National Review
reports:
More often than not, the ACLU is totally wrong. Exhibit A: its opposition to voter ID. But the ACLU is firmly on the side of the angels when it comes to transparency of police conduct.
Thus, we should applaud the Supreme Court, which today declined the chance to review Alvarez v. ACLU of Illinois, a Seventh Circuit case. The Circuit Court had blocked an Illinois statute that makes it a felony to record audio of a police officer’s “performing duties as a law enforcement officer.”
The statute in question, 720 Ill. Comp. Stat. 5/14-2(a)(1), forbade recording a conversation without the consent of all parties — regardless of whether the conversation was private or public. In an odd twist, since it only prohibits audio recordings, you aren’t violating the law if you make a silent video of a police officer making a public arrest. But if you add audio to the recording, you face four to fifteen years in jail!
The law was passed in 1961 to prevent unauthorized wiretapping. But as the Seventh Circuit said, Illinois “criminalized the nonconsensual recording of most any oral communication, including recordings of public officials doing the public’s business in public and regardless of whether the recording is open or surreptitious.”
The idea that recording a police officer making an arrest in public should subject an individual to jail time is obnoxious and a fundamental violation of basic First Amendment rights. According to the Seventh Circuit, the Illinois law “restricts a medium of expression commonly used for the preservation and communication of information and ideas, thus triggering First Amendment” protection. Illinois’s law is also bad public policy, since it limits transparency of the conduct of public officials.
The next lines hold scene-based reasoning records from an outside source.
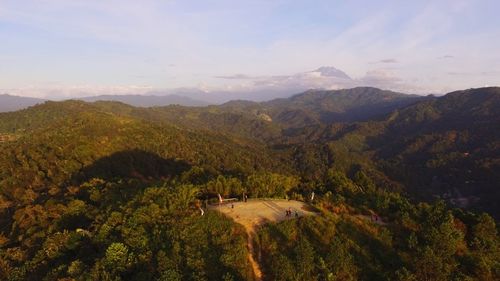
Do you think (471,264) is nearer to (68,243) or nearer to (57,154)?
(68,243)

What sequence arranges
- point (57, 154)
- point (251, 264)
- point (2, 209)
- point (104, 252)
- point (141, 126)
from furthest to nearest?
point (141, 126) < point (57, 154) < point (2, 209) < point (104, 252) < point (251, 264)

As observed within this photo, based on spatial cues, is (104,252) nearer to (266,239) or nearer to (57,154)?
(266,239)

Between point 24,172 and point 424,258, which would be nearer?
point 424,258

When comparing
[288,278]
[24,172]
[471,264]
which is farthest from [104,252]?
[24,172]

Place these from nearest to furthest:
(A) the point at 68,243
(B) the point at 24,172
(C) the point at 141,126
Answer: (A) the point at 68,243
(B) the point at 24,172
(C) the point at 141,126

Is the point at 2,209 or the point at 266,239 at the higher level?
the point at 266,239

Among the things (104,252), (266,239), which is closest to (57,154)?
(104,252)

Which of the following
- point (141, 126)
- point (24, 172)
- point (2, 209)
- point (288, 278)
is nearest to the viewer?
point (288, 278)
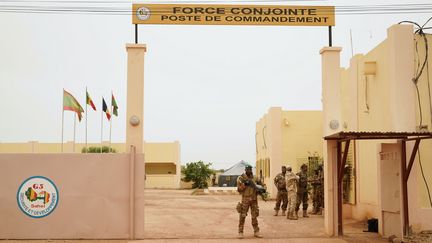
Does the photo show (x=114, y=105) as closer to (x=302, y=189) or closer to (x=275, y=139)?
(x=302, y=189)

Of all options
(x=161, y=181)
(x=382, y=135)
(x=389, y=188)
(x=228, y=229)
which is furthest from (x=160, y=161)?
(x=382, y=135)

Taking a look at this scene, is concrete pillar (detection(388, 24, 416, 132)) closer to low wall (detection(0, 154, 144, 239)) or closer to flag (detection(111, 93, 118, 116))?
low wall (detection(0, 154, 144, 239))

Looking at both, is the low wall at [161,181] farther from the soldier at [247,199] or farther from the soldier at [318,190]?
the soldier at [247,199]

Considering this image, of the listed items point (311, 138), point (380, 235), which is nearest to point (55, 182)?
point (380, 235)

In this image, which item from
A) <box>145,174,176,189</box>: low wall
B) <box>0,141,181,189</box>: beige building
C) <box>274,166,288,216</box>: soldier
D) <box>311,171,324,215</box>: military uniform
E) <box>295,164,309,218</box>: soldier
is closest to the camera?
<box>274,166,288,216</box>: soldier

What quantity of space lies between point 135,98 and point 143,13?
2.18 metres

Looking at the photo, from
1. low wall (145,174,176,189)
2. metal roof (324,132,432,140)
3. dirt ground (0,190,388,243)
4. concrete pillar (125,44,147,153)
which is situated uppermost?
concrete pillar (125,44,147,153)

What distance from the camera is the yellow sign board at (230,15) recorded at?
13680 mm

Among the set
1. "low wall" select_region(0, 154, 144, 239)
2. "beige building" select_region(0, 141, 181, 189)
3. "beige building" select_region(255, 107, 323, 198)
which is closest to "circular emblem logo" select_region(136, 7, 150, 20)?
"low wall" select_region(0, 154, 144, 239)

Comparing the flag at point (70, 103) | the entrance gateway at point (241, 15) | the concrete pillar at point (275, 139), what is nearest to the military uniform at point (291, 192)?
the entrance gateway at point (241, 15)

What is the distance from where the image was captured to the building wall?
13.3 m

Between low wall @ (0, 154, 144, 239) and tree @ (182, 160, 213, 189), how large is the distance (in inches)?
1827

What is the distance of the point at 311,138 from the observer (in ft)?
98.1

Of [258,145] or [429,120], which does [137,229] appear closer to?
[429,120]
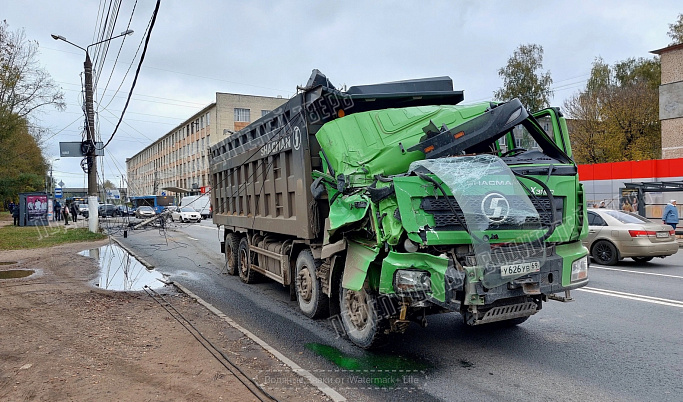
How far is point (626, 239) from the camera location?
10789mm

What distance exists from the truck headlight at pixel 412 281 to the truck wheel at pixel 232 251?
658 cm

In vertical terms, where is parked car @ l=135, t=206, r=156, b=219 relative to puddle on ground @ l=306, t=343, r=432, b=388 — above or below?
above

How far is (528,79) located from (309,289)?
3924 centimetres

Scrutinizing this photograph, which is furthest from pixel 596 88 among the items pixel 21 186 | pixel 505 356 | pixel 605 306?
pixel 21 186

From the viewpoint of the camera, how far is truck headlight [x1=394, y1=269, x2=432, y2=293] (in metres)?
4.13

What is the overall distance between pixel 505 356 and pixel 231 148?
697 cm

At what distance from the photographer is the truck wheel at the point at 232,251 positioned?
10367mm

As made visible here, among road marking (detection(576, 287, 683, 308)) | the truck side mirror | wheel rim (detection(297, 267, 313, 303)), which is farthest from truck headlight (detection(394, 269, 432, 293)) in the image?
road marking (detection(576, 287, 683, 308))

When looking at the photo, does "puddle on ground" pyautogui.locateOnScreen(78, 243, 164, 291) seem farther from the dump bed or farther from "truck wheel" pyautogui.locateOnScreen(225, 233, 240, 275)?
the dump bed

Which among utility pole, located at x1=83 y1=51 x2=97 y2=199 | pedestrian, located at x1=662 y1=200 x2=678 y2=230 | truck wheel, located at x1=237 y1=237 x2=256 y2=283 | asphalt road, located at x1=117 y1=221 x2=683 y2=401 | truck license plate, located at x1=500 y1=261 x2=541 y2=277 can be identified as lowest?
asphalt road, located at x1=117 y1=221 x2=683 y2=401

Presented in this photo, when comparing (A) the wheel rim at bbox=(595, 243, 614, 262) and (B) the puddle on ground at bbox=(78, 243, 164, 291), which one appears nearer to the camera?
(B) the puddle on ground at bbox=(78, 243, 164, 291)

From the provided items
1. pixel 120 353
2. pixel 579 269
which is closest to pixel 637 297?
pixel 579 269

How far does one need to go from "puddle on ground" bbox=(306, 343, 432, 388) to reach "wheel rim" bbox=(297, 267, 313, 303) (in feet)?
4.24

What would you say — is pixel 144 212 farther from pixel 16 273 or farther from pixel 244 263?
pixel 244 263
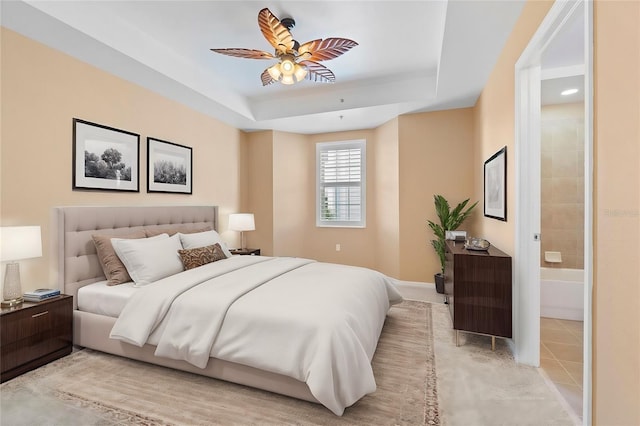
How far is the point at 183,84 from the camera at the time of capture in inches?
131

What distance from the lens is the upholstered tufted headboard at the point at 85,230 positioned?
2.55 meters

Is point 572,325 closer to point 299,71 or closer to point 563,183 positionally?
point 563,183

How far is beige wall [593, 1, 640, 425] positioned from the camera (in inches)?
39.8

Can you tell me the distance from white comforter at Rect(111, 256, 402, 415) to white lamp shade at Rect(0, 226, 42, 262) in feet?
2.55

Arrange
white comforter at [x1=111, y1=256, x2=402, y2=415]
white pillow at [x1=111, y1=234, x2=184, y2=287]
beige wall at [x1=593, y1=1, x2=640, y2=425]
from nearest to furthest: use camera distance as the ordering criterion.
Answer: beige wall at [x1=593, y1=1, x2=640, y2=425] → white comforter at [x1=111, y1=256, x2=402, y2=415] → white pillow at [x1=111, y1=234, x2=184, y2=287]

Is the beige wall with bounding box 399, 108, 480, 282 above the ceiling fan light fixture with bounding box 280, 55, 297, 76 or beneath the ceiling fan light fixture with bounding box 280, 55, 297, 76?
beneath

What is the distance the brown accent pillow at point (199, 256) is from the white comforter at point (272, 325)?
0.43 meters

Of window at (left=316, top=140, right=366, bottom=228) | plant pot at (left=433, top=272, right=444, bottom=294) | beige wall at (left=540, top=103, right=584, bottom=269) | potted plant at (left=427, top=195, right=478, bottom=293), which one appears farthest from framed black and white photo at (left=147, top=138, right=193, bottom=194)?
beige wall at (left=540, top=103, right=584, bottom=269)

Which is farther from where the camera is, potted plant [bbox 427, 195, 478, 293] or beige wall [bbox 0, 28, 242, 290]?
potted plant [bbox 427, 195, 478, 293]

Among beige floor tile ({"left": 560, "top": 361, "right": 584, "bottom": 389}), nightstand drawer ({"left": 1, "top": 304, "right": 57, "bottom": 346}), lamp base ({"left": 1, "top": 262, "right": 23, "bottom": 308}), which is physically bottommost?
beige floor tile ({"left": 560, "top": 361, "right": 584, "bottom": 389})

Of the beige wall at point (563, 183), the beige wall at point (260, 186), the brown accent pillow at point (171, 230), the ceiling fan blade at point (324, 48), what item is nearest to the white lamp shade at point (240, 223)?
the brown accent pillow at point (171, 230)

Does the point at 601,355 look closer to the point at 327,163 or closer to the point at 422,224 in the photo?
the point at 422,224

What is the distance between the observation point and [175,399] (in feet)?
6.17

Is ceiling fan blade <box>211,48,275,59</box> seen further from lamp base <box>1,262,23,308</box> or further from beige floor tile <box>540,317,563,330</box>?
beige floor tile <box>540,317,563,330</box>
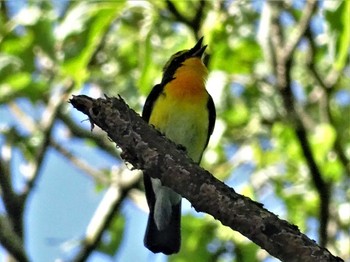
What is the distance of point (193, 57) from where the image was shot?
24.7 ft

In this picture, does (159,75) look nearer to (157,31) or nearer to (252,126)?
(157,31)

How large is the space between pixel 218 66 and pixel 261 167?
1.21 meters

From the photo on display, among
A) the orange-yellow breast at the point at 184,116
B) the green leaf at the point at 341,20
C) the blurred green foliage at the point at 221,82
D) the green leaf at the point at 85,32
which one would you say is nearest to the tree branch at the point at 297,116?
the blurred green foliage at the point at 221,82

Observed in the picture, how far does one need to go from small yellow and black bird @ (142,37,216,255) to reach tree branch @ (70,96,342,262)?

Such transparency is desperately needed in Illinois, with its long history of public corruption.
The ACLU was right to challenge this law, and the Seventh Circuit was right to enjoin the statute, and the Supreme Court was right to deny certiorari of the lower court’s decision. Illinois should never have put this law on the books, and it should not have pursued this case all the way to the Supreme Court.
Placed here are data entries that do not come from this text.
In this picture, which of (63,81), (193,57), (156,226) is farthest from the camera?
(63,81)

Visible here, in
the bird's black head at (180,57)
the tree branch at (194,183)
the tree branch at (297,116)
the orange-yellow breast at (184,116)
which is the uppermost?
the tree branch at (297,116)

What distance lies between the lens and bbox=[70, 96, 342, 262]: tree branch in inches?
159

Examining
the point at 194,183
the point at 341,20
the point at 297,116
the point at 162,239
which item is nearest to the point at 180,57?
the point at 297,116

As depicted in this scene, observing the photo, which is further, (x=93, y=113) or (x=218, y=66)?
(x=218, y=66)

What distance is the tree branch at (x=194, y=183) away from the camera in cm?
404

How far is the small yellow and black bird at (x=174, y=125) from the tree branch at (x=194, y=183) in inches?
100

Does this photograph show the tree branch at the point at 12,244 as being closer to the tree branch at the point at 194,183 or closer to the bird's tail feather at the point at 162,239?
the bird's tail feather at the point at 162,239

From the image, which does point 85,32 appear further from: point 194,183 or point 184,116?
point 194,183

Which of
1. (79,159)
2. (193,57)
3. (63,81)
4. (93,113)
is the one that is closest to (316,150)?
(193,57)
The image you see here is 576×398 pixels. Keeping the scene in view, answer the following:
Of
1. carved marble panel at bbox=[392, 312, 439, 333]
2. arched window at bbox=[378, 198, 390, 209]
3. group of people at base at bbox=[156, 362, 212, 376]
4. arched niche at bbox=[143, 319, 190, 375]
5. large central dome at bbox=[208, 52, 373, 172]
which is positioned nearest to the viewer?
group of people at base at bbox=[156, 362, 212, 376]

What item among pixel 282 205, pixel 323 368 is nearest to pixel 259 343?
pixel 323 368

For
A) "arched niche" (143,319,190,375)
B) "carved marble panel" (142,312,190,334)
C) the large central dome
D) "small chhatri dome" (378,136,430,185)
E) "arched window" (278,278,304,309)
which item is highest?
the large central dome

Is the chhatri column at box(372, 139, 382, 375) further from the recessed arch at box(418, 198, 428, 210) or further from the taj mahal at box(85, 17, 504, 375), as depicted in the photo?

So it should be that there is a constitutional right to record public officials doing their public duties. Here is a
summary of the law. But some
cops don't like it:
A California man was jailed for four days for attempting to record police officers on a public street.
Daniel J. Saulmon was charged with resisting, delaying and obstructing an officer but the video shows he was standing well out the way of a traffic stop and was only arrested when he failed to produce identification to an approaching officer.
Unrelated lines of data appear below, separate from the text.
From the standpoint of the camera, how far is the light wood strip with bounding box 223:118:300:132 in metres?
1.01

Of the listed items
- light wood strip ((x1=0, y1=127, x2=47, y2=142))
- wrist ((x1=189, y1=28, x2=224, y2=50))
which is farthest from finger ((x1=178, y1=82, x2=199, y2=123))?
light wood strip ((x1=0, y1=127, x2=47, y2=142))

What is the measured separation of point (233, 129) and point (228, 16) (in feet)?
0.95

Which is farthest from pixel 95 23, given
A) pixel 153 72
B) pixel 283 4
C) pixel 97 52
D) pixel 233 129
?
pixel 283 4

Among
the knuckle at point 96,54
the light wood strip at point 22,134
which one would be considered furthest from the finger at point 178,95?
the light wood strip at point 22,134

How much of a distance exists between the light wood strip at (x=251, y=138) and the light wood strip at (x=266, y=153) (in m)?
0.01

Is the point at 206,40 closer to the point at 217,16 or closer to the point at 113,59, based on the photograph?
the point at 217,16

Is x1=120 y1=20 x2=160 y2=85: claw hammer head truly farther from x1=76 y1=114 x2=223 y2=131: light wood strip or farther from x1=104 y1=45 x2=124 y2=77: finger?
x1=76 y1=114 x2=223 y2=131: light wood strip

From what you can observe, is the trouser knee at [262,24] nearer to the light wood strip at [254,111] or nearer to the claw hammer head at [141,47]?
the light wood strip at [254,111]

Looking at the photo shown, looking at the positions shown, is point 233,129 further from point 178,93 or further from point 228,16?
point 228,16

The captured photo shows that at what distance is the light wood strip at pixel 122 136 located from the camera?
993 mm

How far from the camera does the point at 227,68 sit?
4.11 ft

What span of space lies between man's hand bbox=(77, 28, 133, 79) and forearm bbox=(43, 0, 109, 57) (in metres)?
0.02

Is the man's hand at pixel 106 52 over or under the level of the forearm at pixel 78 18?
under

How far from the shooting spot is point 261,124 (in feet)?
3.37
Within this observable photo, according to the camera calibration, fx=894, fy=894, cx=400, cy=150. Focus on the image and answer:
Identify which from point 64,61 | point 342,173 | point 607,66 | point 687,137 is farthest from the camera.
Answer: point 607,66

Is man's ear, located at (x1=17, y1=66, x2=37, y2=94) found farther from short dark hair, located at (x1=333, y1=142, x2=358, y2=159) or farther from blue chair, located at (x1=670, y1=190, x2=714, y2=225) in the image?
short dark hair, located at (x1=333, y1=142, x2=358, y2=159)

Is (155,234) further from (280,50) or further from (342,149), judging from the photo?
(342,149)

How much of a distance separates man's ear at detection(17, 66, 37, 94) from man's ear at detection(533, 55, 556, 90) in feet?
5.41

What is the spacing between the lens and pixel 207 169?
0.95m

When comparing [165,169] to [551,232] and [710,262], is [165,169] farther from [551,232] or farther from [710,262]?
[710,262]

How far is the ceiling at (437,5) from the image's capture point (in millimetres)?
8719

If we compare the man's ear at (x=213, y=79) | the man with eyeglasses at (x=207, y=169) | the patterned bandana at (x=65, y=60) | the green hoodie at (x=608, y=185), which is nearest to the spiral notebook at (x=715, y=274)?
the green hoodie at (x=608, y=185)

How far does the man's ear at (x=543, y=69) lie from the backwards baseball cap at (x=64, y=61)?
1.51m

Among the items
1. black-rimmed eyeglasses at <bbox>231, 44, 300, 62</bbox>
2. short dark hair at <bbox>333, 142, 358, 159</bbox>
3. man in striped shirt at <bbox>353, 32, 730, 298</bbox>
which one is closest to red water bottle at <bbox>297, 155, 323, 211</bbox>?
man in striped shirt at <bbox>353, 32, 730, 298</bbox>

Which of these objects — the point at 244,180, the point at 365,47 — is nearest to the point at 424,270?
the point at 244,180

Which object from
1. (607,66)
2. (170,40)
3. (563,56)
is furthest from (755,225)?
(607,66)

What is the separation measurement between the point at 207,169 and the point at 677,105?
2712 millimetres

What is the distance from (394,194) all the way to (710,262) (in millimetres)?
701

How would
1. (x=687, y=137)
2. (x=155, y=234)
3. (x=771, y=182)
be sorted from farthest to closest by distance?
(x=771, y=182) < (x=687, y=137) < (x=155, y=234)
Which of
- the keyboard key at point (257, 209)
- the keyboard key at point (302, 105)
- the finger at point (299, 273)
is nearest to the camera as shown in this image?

And there is no law in California that requires citizens to produce identification. And even if there was, it would require the officer to have a reasonable suspicion that he was committing a crime.
But prosecutors have already dropped the charge against Saulmon as well as a few other minor citations relating to his bicycle such as not have proper reflectors on the pedals.
And they most likely knew who he was considering he won a $25,000 settlement from the same police department after they unlawfully arrested him on eavesdropping/wiretapping charges in 2005.
This time, it appears the Hawthorne Police Department will be dishing out much more, thanks to officer Gabriel Lira’s abuse of authority.
“They knew exactly who I was,” Saulmon said in a telephone interview with Photography is Not a Crime Saturday, adding that he has recorded them on a regular basis since the 2005 arrest when he was jailed after attempting to file a complaint inside the police station.
“They always address me as ‘Mr. Saulmon’,” he said.
No, it is not a crime to record cops, and it was police harassment to arrest this guy.